The case of Corey Maples provides a disturbing look at the death penalty system in the United States and underscores how even people facing execution are often not represented by adequate counsel at any stage of the criminal process. In Maples's case, the attorneys assigned to represent his appeals quit midway through the process, and yet the state of Alabama blamed Maples for his failure to comply with procedural requirements he had no way of fulfilling. Yesterday, the Supreme Court corrected this obvious mistake by ruling that Maples had a right to appeal in a 7-to-2 decision. But this case will leave the pervasive problem of bad legal representation in our criminal justice system essentially untouched.
The issues that Maples had in finding adequate representation did not start with the appeal that led to the Supreme Court taking up his case.

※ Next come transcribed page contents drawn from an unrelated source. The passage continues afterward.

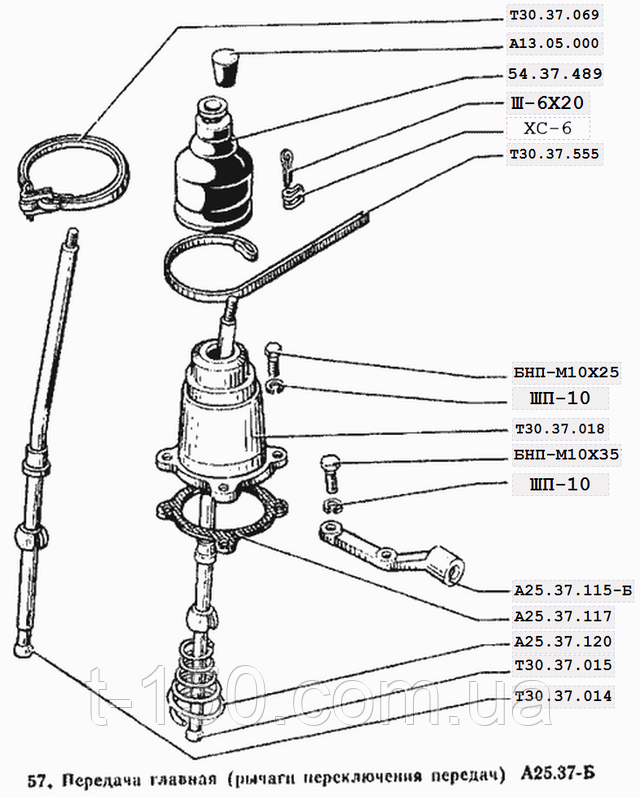 Т30.37.069
А13.05.000
54.37.489
Ш-6Х20
ХС-6
Т30.37.555
БНП-М10Х25
ШП-10
Т30.37.018
БНП-М10Х35
ШП-10
А25.37.115-Б
А25.37.117
А25.37.120
Т30.37.015
Т30.37.014
t-150.com.ua
57. Передача главная (рычаги переключения передач) А25.37-Б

As the Court pointed out, "[a]t trial, he was represented by two appointed lawyers, minimally paid and with scant experience in capital cases." When Maples appealed his conviction, things got Kafkaesque. The lawyers who had been representing Maples pro bono left the law firm of Sullivan & Cromwell, and nobody else was assigned to take over his case. The state of Alabama sent a letter to the firm telling Maples that his first appeal had been denied but, since his lawyers had left, the notice was returned unopened. The state, it should be noted, made no effort to resend the document. At this point, Alabama denied Maples's subsequent appeal because he missed the deadline to file even though he had no way of knowing that the clock was running. Maples appealed, arguing that he could not be blamed for the missed deadline since his lawyers (both the two with the national firm and his local lawyer) had abandoned his case. But an 11th Circuit panel rejected his claim in a two-to-one decision. He appealed to the Supreme Court, where Alabama's failure to waive the deadline earned the scorn of even some of the Court's conservative members.

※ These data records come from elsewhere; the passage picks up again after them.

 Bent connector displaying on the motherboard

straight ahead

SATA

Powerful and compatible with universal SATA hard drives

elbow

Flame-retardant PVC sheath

Remarkably, the Court's decision was not unanimous, with Justice Antonin Scalia and Clarence Thomas dissenting. In his opinion, Scalia argues that Maples was, in fact, being represented by legal counsel during the appeals process because other lawyers at the firm had helped with the pro bono case. The theoretical possibility that someone at Sullivan & Cromwell was still secretly working on Maples's case cannot be taken seriously. The most disturbing part of Scalia's dissent, however, is his argument that the Court's decision "invites future evisceration of the principle that defendants are responsible for the mistakes of their attorneys." Scalia seems to take for granted that reconsidering penalties against defendants for their poor legal representation would be a bad thing. Writing for the majority, Justice Ruth Bader Ginsburg found that Maples's failure to meet the deadline was legally excusable. "A client cannot be charged with the acts or omissions of an attorney who has abandoned him," she wrote.

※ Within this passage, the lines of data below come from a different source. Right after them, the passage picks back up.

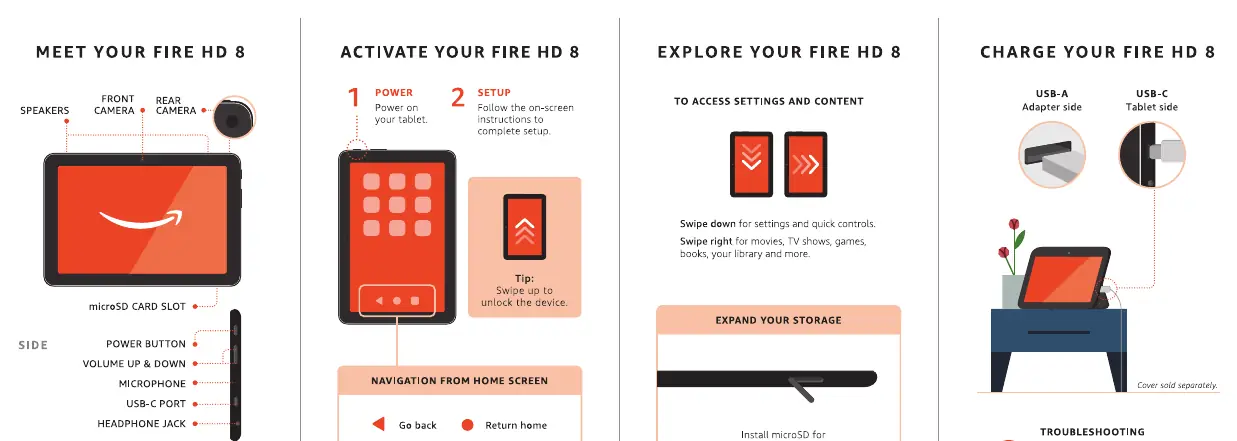 MEET YOUR FIRE HD 8

SPEAKERS
FRONT CAMERA
REAR CAMERA

microSD CARD SLOT

SIDE
POWER BUTTON
VOLUME UP & DOWN
MICROPHONE
USB-C PORT
HEADPHONE JACK

ACTIVATE YOUR FIRE HD 8

1 POWER
Power on your tablet.

2 SETUP
Follow the on-screen instructions to complete setup.

Tip:
Swipe up to unlock the device.

NAVIGATION FROM HOME SCREEN

Go back
Return home

EXPLORE YOUR FIRE HD 8

TO ACCESS SETTINGS AND CONTENT

Swipe down for settings and quick controls.
Swipe right for movies, TV shows, games, books, your library and more.

EXPAND YOUR STORAGE

Install microSD for

CHARGE YOUR FIRE HD 8

USB-A
Adapter side

USB-C
Tablet side

Cover sold separately.

TROUBLESHOOTING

Surely the right to counsel guaranteed by the Sixth Amendment entails more than being nominally represented by someone who has passed a bar exam somewhere. But Scalia's defense of the "right" of the state of Alabama to put people to death (even if they've never been represented by counsel competent enough or with the necessary resources to properly try a death penalty case) brings up another disturbing precedent set in the 1991 case, Coleman v. Thompson. According to the decision, if Maples's lawyers missed a deadline because of gross negligence rather than outright abandonment, Maples would have had no legal recourse. The Coleman decision was, as Justice Harry Blackmun wrote in dissent, an example of the Court creating a "Byzantine morass of arbitrary, unnecessary, and unjustifiable impediments to the vindication of federal rights." In essence, Maples won the right to appeal because the Court recognized that he was at least entitled to legal representation. But had his lawyers just shown up, and done very little else, he would've been out of luck. Since the Court's opinion leaves the Coleman decision undisturbed, it's unlikely that the Maples case will have much impact going forward.
I do not mean to suggest that Corey Maples is an innocent victim; he is almost certainly guilty of the terrible crimes for which he was convicted. But whether he would have received the death penalty given decent counsel is another question. The fact that Alabama was able to get only the minimum 10 out of 12 jury votes necessary for a death sentence under the state's procedures strongly suggests that it would have not obtained a death penalty if Maples had received better counsel. This kind of arbitrary application of the death penalty is a serious problem. Defending the inadequate-to-nonexistent counsel that Maples was given throughout the process will ensure that innocent people will be convicted as well. Studies have shown that, even in capital cases, defendants are often represented by lawyers who lack experience with felony cases and the resources to defend clients properly. One study found that "nearly one in four condemned inmates has been represented at trial or on appeal by court-appointed attorneys who have been disciplined for professional misconduct at some point in their careers." The Court finally gave Maples the appeal he was unfairly denied-but did nothing to solve the broader problems that the majority opinion compellingly identifies.